C’est l’exemple de José, un jeune garçon de 14 ans mort en martyr qui oriente l’intrigue du roman de Larochette-Prost. Sans aucune arme, (mais soutenant les cristeros en tant que messager, ou aide pendant des combats), c’est pourtant lui dans toute son innocence qui a été torturé et tué, refusant de renier sa foi.

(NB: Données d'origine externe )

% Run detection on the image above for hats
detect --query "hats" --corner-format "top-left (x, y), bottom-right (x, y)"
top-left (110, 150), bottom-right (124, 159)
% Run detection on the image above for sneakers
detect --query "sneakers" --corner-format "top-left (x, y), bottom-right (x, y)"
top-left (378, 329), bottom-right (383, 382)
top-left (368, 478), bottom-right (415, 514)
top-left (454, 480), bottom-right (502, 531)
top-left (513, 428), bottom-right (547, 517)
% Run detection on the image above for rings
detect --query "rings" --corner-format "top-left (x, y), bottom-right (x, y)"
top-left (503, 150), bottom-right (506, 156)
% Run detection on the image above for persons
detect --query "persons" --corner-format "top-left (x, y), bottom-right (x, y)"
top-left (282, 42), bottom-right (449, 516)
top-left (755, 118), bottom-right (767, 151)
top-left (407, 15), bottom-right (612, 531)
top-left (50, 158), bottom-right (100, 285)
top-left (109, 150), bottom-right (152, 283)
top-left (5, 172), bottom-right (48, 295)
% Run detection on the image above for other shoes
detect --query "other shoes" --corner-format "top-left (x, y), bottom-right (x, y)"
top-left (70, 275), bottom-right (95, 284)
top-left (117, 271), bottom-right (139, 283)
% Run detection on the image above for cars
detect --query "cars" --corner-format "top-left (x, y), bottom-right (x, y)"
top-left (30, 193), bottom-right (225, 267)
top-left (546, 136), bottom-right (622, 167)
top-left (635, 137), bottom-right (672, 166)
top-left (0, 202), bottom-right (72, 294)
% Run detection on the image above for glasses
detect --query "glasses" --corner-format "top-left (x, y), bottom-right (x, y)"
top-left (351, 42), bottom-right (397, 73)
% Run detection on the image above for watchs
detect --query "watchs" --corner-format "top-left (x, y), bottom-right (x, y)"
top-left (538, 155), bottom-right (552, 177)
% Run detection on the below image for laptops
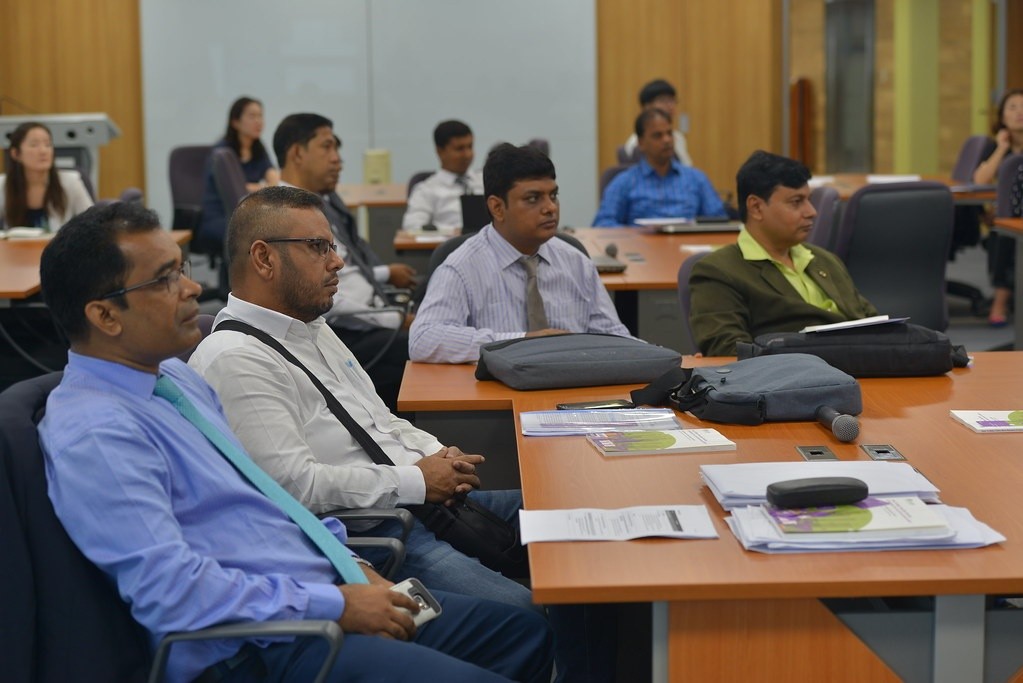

Dans le récit de Larochette-Prost, c’est Miguel que l’on suit, un jeune environ du même âge que ce José, renvoyé de son établissement scolaire car sa famille est en lien avec les cristeros. Indifférent d’abord à la guerre civile qui fait rage, il les rejoint cependant et décide de combattre à leur côté. En tant que messager, mais parfois aussi (il le faudra), les armes à la main. Miguel ne désire pas tuer et prie pour ne pas avoir à le faire. Pour cela, il s'attache surtout à concentrer sa stratégie sur la destruction de matériel, très coûteuse pour les fédéraux. Une stratégie d'ailleurs efficace et intelligente car elle causera beaucoup de dégâts lors de missions, de bataille et servira bien leur défense.

Les jeunes n’ont alors pas tout à fait la légèreté que l'on pourrait généralement leur attribuer. Souvent, ils doivent être graves ou sérieux. Parfois pourtant, Miguel et ses compagnons se prennent à jouer et rire, et l'atmosphère est moins lourde: ils restent des enfants dans toute leur innocence et leur courage.

Malgré le danger, Miguel et les jeunes cristeros sont sportifs, agiles et efficaces, se révélant d'une grande aide dans le soutien des adultes, notamment par les services de renseignement.

Dieu reste au centre du récit, c'est aussi pour cela que Miguel prie pour ne pas avoir à tuer un homme. C'est Dieu qui va leur permettre de tenir contre l'adversité en leur insufflant cette grande force.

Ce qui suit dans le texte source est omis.